Frequently Asked Questions
Can constrictive pericarditis be cured completely?
Yes, when fibrosis is established, complete pericardiectomy often provides definitive relief. Medical therapy helps in transient or inflammatory phases. Cure hinges on removing the constricting shell and controlling the underlying cause.
How long does recovery take after pericardiectomy?
Most patients recover over six to eight weeks with structured rehabilitation. Light activities return earlier. Heavy exertion and contact sports should wait until formal clearance in follow up.
What are the warning signs that require immediate medical attention?
Severe breathlessness, rapid weight gain with swelling, high fever, chest pain at rest, or syncope require urgent assessment. New confusion or reduced urine output after surgery also warrants immediate review.
Is constrictive pericarditis hereditary?
No, Constrictive Pericarditis is not hereditary in usual practice. It arises from inflammation, infection, radiation, surgery, or autoimmune disease.
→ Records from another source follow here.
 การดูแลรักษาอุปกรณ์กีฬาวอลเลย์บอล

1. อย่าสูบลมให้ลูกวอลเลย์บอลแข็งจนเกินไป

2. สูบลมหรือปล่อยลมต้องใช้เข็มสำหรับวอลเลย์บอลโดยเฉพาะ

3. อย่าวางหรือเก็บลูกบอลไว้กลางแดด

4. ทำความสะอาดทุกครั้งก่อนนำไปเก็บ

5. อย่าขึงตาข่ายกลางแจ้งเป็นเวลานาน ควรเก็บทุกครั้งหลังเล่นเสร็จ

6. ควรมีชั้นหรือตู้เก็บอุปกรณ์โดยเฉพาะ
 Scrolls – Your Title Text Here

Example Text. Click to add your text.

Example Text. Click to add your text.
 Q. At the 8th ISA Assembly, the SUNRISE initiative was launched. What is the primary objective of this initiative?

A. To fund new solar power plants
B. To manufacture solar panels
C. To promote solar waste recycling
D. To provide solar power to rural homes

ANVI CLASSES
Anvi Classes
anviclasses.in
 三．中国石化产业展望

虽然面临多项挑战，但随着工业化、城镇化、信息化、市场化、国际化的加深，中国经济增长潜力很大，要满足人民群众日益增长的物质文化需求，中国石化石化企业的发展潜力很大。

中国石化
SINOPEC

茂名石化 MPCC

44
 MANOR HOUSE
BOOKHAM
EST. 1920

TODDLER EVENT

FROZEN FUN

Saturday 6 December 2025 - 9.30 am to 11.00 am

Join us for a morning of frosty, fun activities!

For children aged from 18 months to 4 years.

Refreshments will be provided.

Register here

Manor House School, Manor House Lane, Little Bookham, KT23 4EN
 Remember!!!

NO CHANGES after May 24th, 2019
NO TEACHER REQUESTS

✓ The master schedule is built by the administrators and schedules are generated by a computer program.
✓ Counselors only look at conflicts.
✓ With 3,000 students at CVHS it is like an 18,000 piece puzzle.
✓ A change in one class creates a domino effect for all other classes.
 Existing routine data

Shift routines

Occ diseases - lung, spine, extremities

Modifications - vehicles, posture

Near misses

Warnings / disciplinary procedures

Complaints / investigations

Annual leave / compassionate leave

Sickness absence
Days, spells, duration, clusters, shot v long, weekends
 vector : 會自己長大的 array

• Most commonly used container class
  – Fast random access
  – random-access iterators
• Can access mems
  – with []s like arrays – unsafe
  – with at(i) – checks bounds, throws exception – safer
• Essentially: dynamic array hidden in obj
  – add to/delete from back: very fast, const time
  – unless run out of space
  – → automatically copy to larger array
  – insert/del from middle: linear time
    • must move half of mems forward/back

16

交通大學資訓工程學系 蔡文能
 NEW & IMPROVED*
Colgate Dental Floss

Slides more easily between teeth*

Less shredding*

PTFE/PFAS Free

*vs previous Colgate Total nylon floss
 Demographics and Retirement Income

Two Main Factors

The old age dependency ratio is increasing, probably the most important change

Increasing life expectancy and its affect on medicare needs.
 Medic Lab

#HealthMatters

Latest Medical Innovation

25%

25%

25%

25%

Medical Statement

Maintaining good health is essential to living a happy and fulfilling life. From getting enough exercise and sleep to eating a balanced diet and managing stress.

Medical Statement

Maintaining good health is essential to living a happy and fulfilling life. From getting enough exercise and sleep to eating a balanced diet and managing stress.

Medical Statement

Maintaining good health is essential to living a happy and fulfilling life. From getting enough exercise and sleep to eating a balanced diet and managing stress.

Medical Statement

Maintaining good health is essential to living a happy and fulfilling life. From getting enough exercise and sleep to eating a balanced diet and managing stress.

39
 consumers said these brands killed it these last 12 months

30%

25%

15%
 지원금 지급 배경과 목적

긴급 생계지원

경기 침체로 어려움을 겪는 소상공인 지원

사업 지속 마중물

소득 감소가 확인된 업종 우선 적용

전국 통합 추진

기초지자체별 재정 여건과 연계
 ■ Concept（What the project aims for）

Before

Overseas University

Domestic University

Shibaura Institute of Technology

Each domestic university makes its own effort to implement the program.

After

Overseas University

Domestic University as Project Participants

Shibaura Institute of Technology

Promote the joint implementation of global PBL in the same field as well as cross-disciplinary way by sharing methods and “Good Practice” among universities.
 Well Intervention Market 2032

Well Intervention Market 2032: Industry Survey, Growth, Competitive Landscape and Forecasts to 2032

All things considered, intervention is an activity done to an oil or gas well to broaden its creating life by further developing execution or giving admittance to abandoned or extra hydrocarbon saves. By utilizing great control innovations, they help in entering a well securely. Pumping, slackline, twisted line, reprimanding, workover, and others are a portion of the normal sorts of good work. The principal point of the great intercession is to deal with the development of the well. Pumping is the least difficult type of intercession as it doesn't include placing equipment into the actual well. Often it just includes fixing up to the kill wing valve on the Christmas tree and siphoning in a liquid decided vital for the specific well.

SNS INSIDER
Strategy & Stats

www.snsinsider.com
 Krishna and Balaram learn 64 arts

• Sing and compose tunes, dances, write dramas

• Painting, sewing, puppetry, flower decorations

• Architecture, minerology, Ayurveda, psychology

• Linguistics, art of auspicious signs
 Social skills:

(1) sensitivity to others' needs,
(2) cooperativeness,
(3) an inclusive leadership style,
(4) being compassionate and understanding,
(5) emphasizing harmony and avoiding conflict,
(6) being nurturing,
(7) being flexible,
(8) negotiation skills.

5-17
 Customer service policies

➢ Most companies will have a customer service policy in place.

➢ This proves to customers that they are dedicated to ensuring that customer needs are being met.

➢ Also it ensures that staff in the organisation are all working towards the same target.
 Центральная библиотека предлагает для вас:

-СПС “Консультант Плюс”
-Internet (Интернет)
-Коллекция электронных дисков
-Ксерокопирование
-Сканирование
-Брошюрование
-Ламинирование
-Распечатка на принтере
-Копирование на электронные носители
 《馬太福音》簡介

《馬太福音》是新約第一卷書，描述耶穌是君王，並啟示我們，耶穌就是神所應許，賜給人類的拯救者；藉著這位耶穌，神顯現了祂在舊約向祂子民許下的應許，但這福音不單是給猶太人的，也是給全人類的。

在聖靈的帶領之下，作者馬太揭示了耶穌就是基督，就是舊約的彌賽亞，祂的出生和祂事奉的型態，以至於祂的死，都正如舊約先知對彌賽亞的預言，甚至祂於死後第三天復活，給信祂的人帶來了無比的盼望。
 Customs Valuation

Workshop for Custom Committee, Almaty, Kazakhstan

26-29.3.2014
Family screening is not routine unless an inherited inflammatory disorder is suspected.
Can children develop constrictive pericarditis?
Children can develop Constrictive Pericarditis, although it is rare. Common triggers include tuberculosis, prior cardiac surgery, and autoimmune conditions. Early recognition protects growth and long term function.
What lifestyle modifications are recommended for patients?
Adopt a low salt diet, maintain steady fluid intake, and track weight. Build activity gradually with physiotherapy guidance. Vaccinations, sleep quality, and adherence to follow up plans matter more than any single supplement.